>> Start SUPPLIED DATA
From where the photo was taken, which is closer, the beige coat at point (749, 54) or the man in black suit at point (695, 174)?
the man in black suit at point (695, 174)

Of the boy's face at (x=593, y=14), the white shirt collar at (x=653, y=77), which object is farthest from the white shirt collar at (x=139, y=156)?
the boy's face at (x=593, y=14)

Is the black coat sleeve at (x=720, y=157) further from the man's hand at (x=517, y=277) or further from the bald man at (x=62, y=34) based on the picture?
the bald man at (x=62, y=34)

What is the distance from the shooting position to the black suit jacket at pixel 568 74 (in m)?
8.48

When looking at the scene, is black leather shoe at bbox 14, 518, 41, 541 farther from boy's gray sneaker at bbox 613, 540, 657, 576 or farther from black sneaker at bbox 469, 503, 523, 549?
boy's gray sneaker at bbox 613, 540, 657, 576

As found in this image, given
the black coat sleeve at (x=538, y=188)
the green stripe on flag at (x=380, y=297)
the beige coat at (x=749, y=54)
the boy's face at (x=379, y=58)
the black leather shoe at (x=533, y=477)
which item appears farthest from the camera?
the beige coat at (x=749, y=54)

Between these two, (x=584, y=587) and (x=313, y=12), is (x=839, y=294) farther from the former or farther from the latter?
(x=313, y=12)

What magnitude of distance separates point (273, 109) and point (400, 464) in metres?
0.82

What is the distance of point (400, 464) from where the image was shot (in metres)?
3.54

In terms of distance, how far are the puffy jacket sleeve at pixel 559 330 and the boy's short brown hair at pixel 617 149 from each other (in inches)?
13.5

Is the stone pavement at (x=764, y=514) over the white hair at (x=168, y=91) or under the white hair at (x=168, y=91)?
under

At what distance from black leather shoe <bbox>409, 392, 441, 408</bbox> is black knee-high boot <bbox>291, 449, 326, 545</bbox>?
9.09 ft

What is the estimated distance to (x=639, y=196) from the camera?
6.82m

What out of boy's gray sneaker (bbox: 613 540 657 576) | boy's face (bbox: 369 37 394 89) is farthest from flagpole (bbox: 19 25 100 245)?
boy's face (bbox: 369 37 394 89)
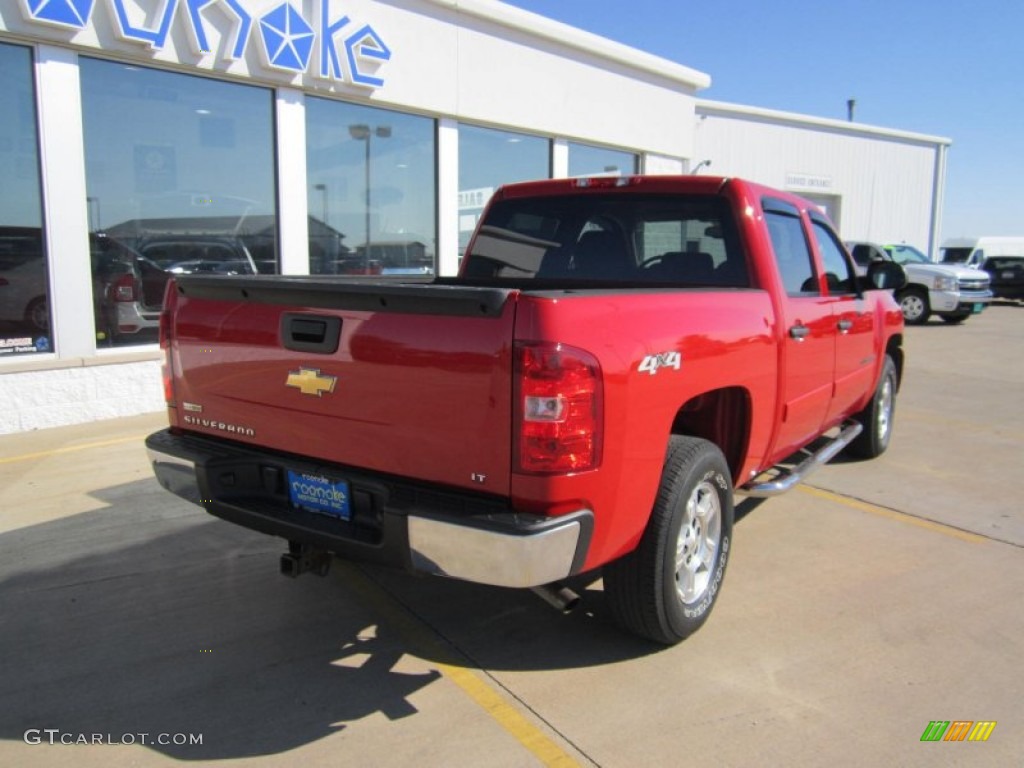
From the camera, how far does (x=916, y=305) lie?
719 inches

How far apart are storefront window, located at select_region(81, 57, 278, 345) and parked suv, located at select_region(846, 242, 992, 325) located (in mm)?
13497

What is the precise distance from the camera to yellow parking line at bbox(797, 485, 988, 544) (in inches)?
187

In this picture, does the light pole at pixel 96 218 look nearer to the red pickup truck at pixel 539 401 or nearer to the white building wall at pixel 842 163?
the red pickup truck at pixel 539 401

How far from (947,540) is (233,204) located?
24.2 feet

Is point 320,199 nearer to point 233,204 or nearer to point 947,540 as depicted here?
point 233,204

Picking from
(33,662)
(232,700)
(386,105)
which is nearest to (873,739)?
(232,700)

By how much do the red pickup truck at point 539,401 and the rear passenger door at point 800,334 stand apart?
0.09 feet

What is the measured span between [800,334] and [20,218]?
259 inches

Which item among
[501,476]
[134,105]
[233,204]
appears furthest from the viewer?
[233,204]

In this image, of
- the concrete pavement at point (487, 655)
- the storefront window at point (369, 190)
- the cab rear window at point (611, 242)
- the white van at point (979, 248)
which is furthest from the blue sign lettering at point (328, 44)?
the white van at point (979, 248)

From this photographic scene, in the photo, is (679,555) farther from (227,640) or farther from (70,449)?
→ (70,449)

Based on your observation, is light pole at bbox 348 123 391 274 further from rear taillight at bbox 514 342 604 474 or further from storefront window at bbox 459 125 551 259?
rear taillight at bbox 514 342 604 474

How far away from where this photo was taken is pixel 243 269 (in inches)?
>> End SUPPLIED DATA
Write the records above out again exactly, with no pictures in your copy.

__THE RESULT__.
From where the photo was taken, which is closer, the beige coat at point (749, 54) or the man in black suit at point (695, 174)?
the man in black suit at point (695, 174)

Of the boy's face at (x=593, y=14), the white shirt collar at (x=653, y=77), which object is farthest from the white shirt collar at (x=139, y=156)?
the boy's face at (x=593, y=14)

Is the black coat sleeve at (x=720, y=157) further from the man's hand at (x=517, y=277) or further from the bald man at (x=62, y=34) based on the picture?
the bald man at (x=62, y=34)

What is the distance from the shooting position to the black suit jacket at pixel 568 74 (in m)?
8.48

When looking at the scene, is black leather shoe at bbox 14, 518, 41, 541 farther from boy's gray sneaker at bbox 613, 540, 657, 576 or farther from black sneaker at bbox 469, 503, 523, 549?
boy's gray sneaker at bbox 613, 540, 657, 576

As found in this image, given
the black coat sleeve at (x=538, y=188)
the green stripe on flag at (x=380, y=297)
the beige coat at (x=749, y=54)
the boy's face at (x=379, y=58)
the black leather shoe at (x=533, y=477)
which item appears farthest from the camera?
the beige coat at (x=749, y=54)

Between these two, (x=584, y=587) and (x=313, y=12), is (x=839, y=294) farther from the former or farther from the latter?
(x=313, y=12)

What magnitude of distance separates point (273, 109) and point (400, 464) in metres?
0.82

What is the distance of point (400, 464) from where the image was shot (in metres)?
3.54

In terms of distance, how far are the puffy jacket sleeve at pixel 559 330 and the boy's short brown hair at pixel 617 149 from each other (in inches)?
13.5

Is the stone pavement at (x=764, y=514) over the white hair at (x=168, y=91) or under the white hair at (x=168, y=91)?
under

At what distance from black leather shoe <bbox>409, 392, 441, 408</bbox> is black knee-high boot <bbox>291, 449, 326, 545</bbox>?
9.09 ft

What is the estimated distance to (x=639, y=196) from the camera?
6.82m

What out of boy's gray sneaker (bbox: 613 540 657 576) | boy's face (bbox: 369 37 394 89) is farthest from flagpole (bbox: 19 25 100 245)?
boy's face (bbox: 369 37 394 89)
From the camera, how far does (x=916, y=305) lie?
719 inches

How far apart are storefront window, located at select_region(81, 57, 278, 345) and parked suv, located at select_region(846, 242, 992, 325) located (in mm)?
13497

What is the precise distance from the camera to yellow parking line at bbox(797, 485, 988, 544) (in inches)?
187

In this picture, does the light pole at pixel 96 218 look nearer to the red pickup truck at pixel 539 401 or nearer to the white building wall at pixel 842 163?
the red pickup truck at pixel 539 401

How far from (947,540) is (233,204) located?
24.2 feet

Is point 320,199 nearer to point 233,204 or nearer to point 947,540 as depicted here?
point 233,204

Picking from
(33,662)
(232,700)
(386,105)
which is nearest to (873,739)?
(232,700)

By how much do the red pickup truck at point 539,401 and the rear passenger door at point 800,334 stand apart?
0.09 feet

What is the measured span between [800,334] and [20,218]?
259 inches

Which item among
[501,476]
[134,105]
[233,204]
appears furthest from the viewer?
[233,204]

In this image, of
- the concrete pavement at point (487, 655)
- the storefront window at point (369, 190)
- the cab rear window at point (611, 242)
- the white van at point (979, 248)
which is furthest from the blue sign lettering at point (328, 44)?
the white van at point (979, 248)

From this photographic scene, in the photo, is (679,555) farther from (227,640) or farther from (70,449)?
→ (70,449)

Based on your observation, is light pole at bbox 348 123 391 274 further from rear taillight at bbox 514 342 604 474 or further from storefront window at bbox 459 125 551 259?
rear taillight at bbox 514 342 604 474

How far away from where this photo was taken is pixel 243 269 (in inches)?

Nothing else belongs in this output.